All of the data below should be set down again verbatim, without any images.

Data for analysis:
======

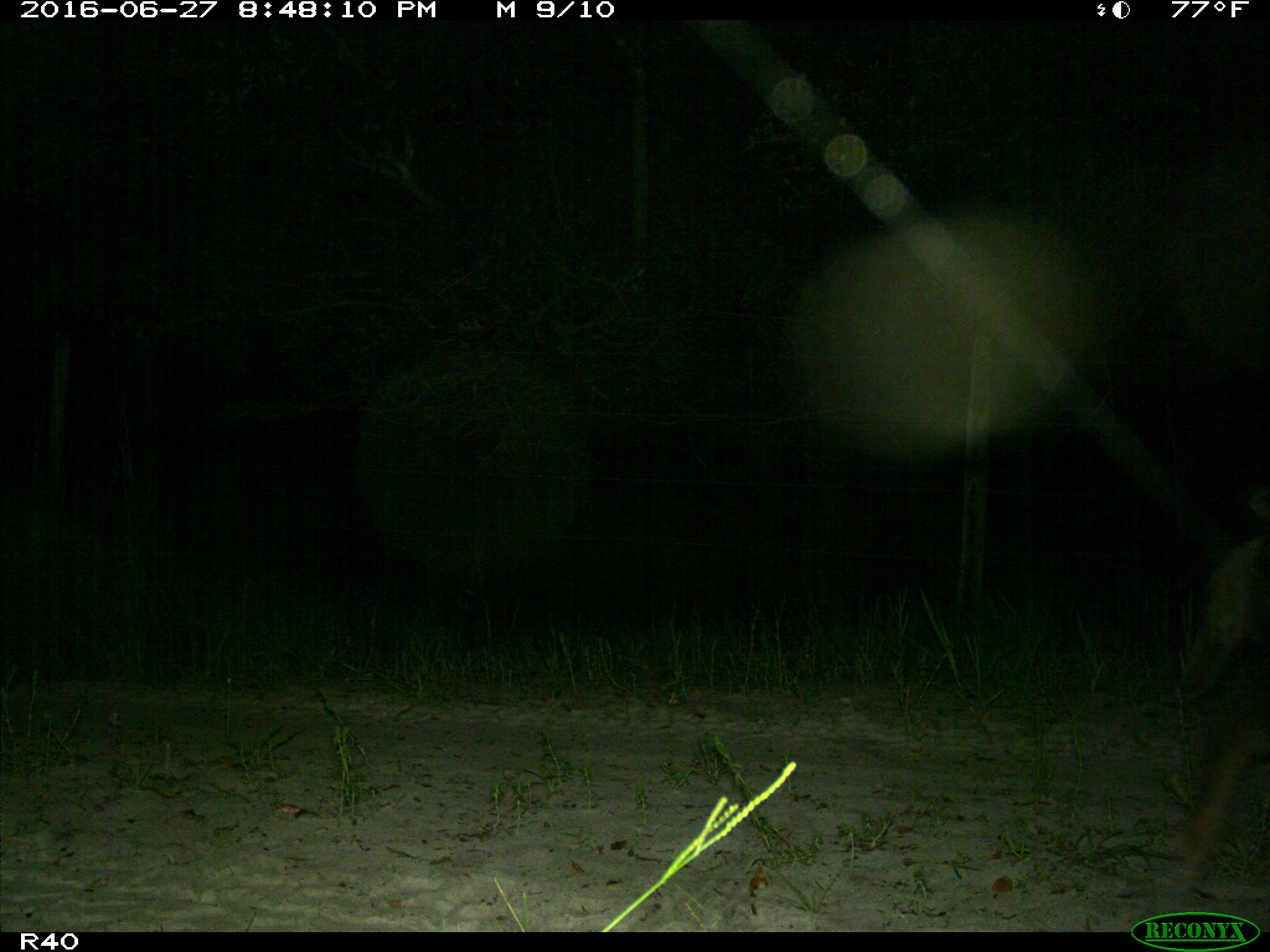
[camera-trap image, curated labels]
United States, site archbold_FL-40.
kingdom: Animalia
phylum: Chordata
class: Mammalia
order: Artiodactyla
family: Suidae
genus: Sus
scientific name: Sus scrofa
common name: wild boar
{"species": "Sus scrofa (wild boar)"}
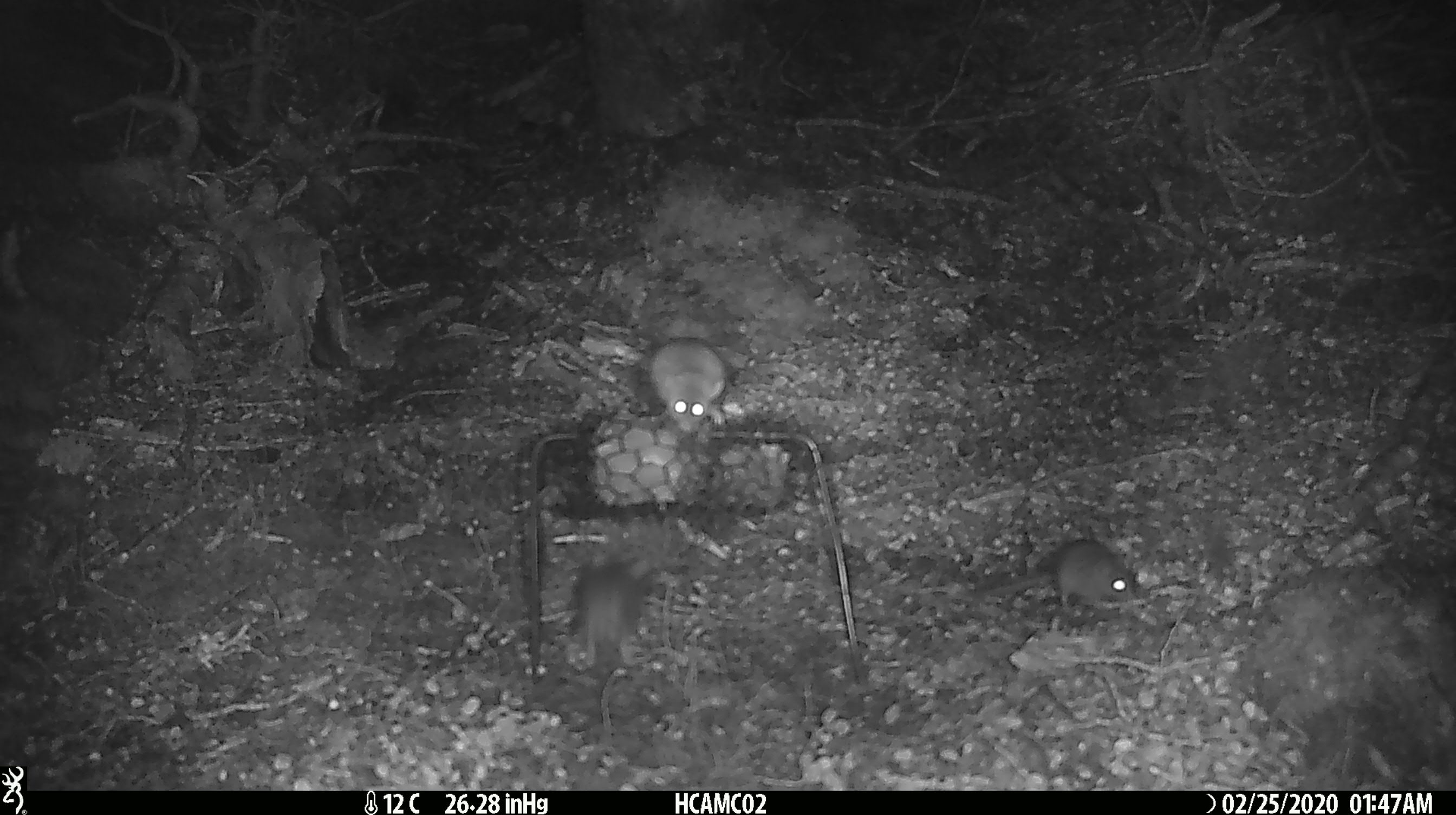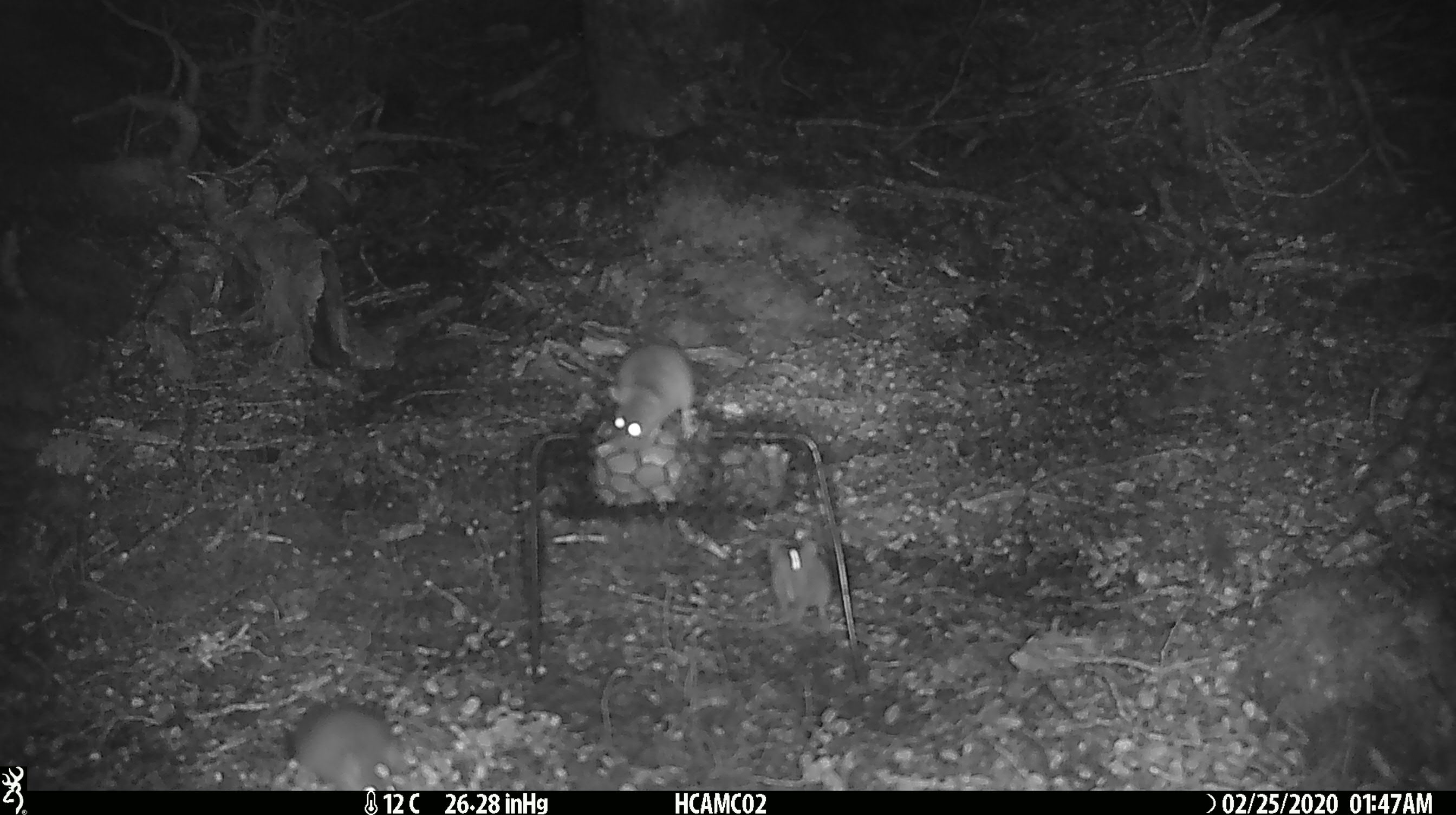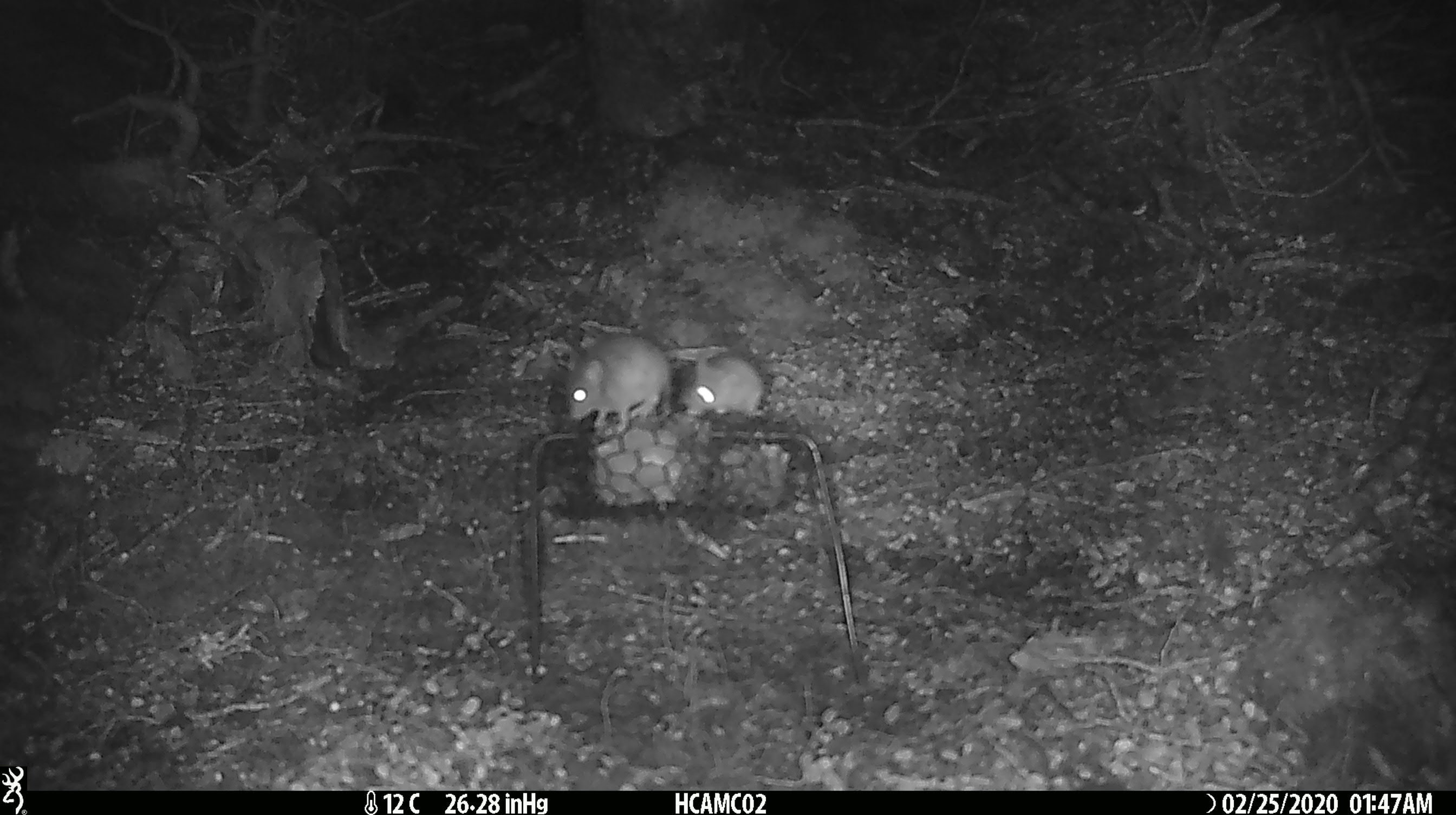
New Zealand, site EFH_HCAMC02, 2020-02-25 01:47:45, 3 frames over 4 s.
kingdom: Animalia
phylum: Chordata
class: Mammalia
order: Rodentia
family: Muridae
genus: Mus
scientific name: Mus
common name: mouse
Mouse (Mus).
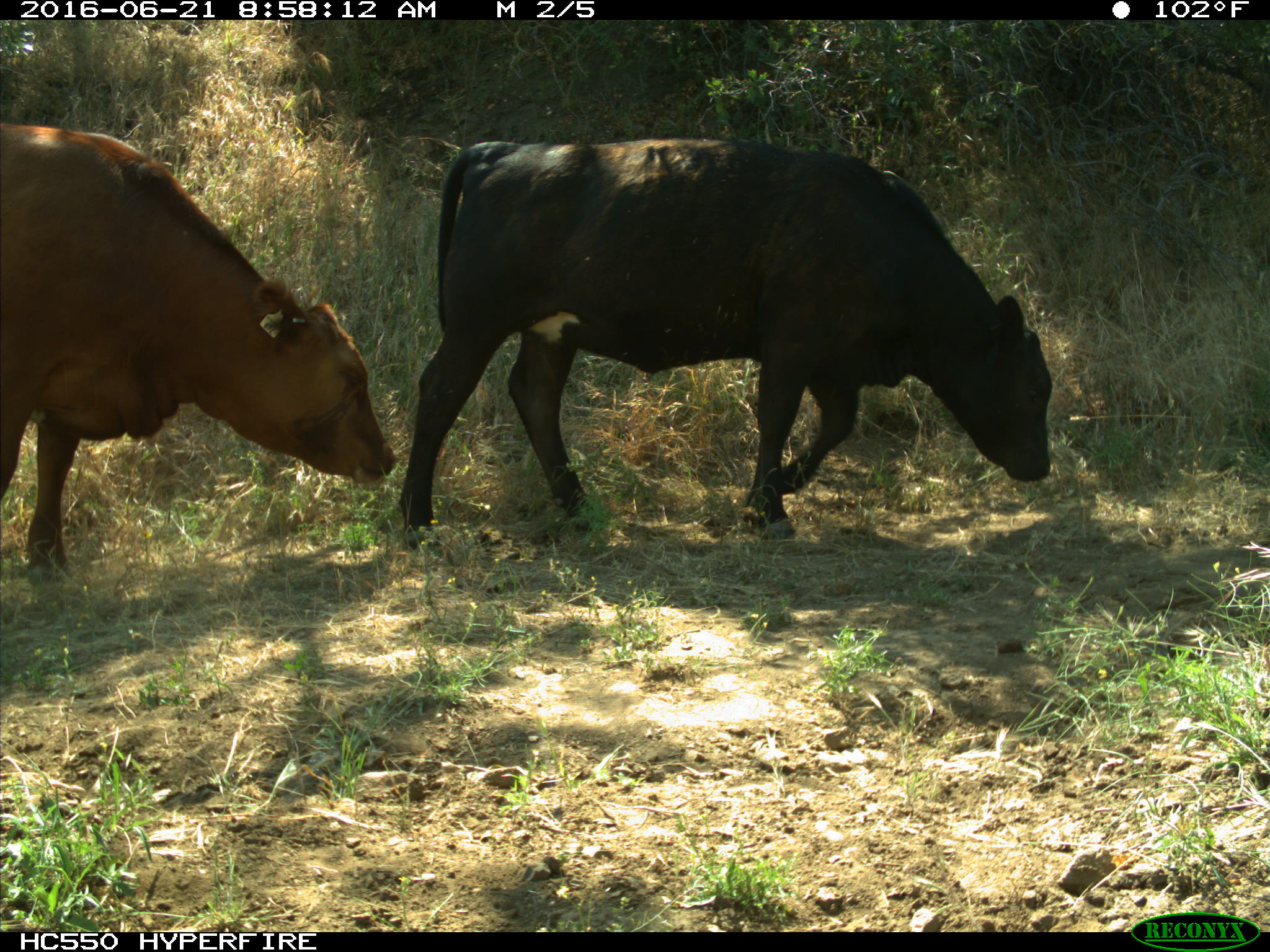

======

Result for this exercise:
[camera-trap image, curated labels]
United States, site archbold_FL-40.
kingdom: Animalia
phylum: Chordata
class: Mammalia
order: Artiodactyla
family: Suidae
genus: Sus
scientific name: Sus scrofa
common name: wild boar
{"species": "Sus scrofa (wild boar)"}
New Zealand, site EFH_HCAMC02, 2020-02-25 01:47:45, 3 frames over 4 s.
kingdom: Animalia
phylum: Chordata
class: Mammalia
order: Rodentia
family: Muridae
genus: Mus
scientific name: Mus
common name: mouse
Mouse (Mus).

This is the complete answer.